Stochastic Gravitational Waves from Modulated Reheating
Michele Benaco, Dimitrios Karamitros, Sami Nurmi, Kimmo Tuominen
TL;DR
The paper investigates whether a spectator field with Higgs-like couplings can source observable scalar-induced gravitational waves through modulated reheating in an $R^2$ inflation framework. It computes the spectator-driven curvature perturbation using the δN formalism and a stochastic de Sitter equilibrium for the spectator, then evaluates the second-order GW production via a convolution of the curvature power spectrum. The main finding is that the gravitational wave signal is generically too small unless the couplings are large, in which case detectability by future experiments like BBO/DECIGO is marginal and may clash with perturbativity and Planck non-Gaussianity bounds. The results highlight a tension between achieving sizable small-scale GWs and satisfying large-scale constraints, suggesting limited prospects for probing Higgs-like spectator physics through stochastic GWs in this framework, with caveats related to finite-volume effects and potential mean-field regimes.
Abstract
We investigate scalar-induced stochastic gravitational waves from adiabatic curvature perturbations sourced by a spectator field via the modulated reheating mechanism. We consider a spectator scalar with Higgs-like couplings and inflaton decay via shift symmetric dimension-five operators.
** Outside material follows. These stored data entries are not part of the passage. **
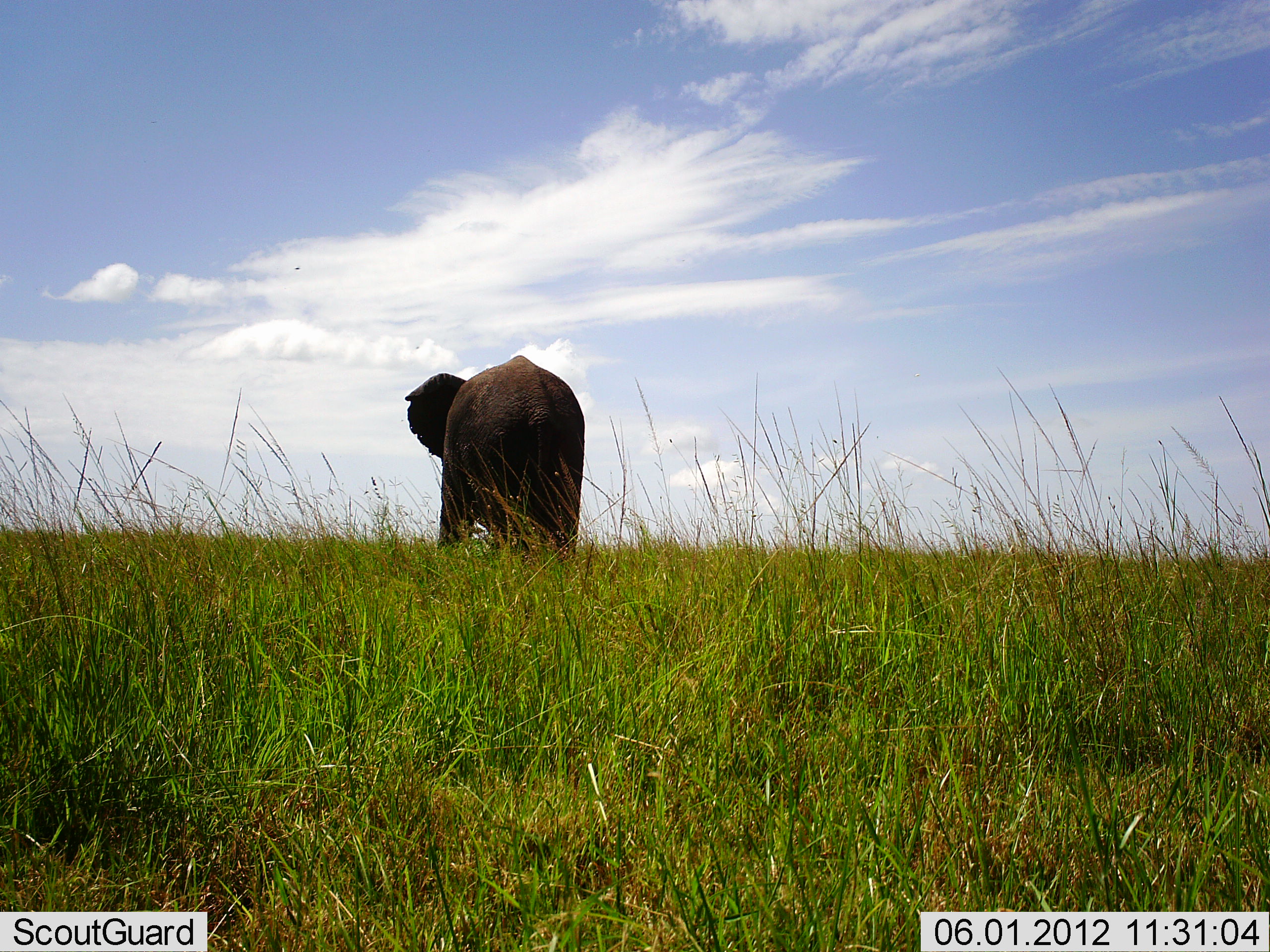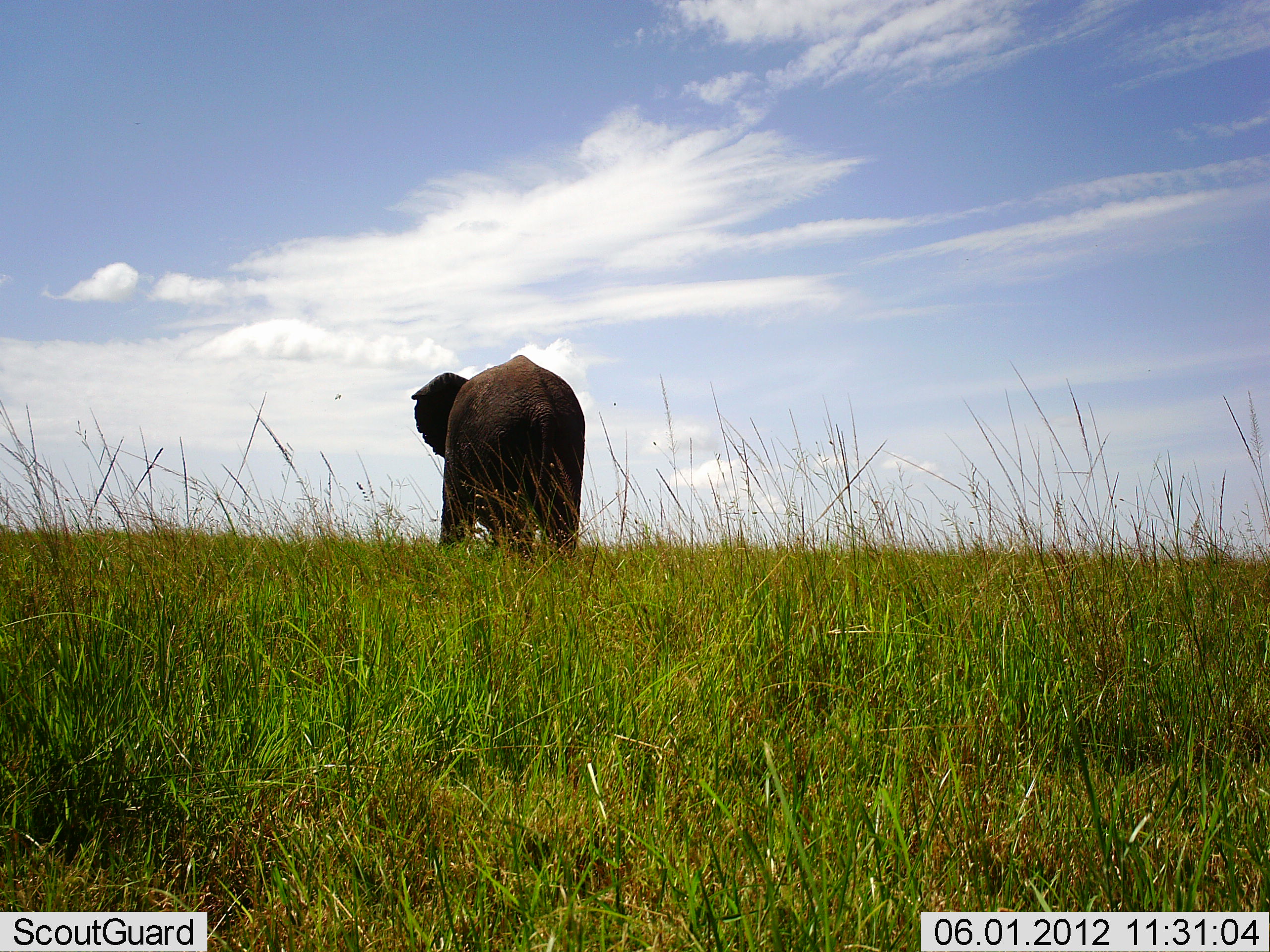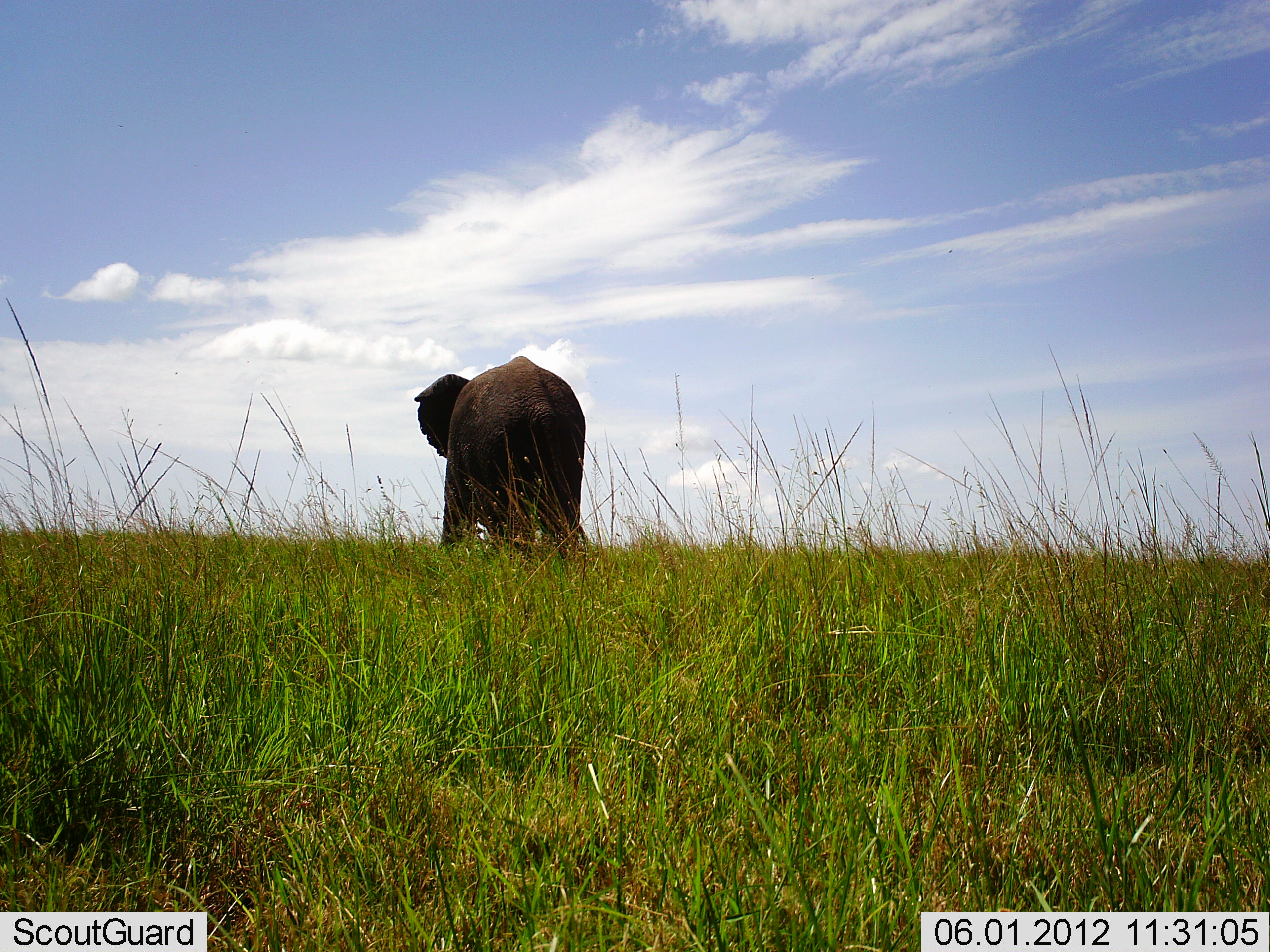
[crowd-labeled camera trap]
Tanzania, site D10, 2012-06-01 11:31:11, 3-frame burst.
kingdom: Animalia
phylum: Chordata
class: Mammalia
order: Proboscidea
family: Elephantidae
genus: Loxodonta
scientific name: Loxodonta africana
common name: african bush elephant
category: elephant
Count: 1.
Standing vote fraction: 80%.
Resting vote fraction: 0%.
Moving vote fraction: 10%.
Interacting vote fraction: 0%.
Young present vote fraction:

The spectator is assumed to be in the Sitter vacuum and it sources blue-tilted, strongly non-Gaussian curvature perturbations which can dominate the spectrum on small scales $k \gg \rm{Mpc}^{-1}$. We find that the setup could generate a gravitational wave signal testable by surveys like BBO and DECIGO but only for large coupling values not expected in low-energy particle physics setups that can be perturbatively extrapolated up to the inflationary scale.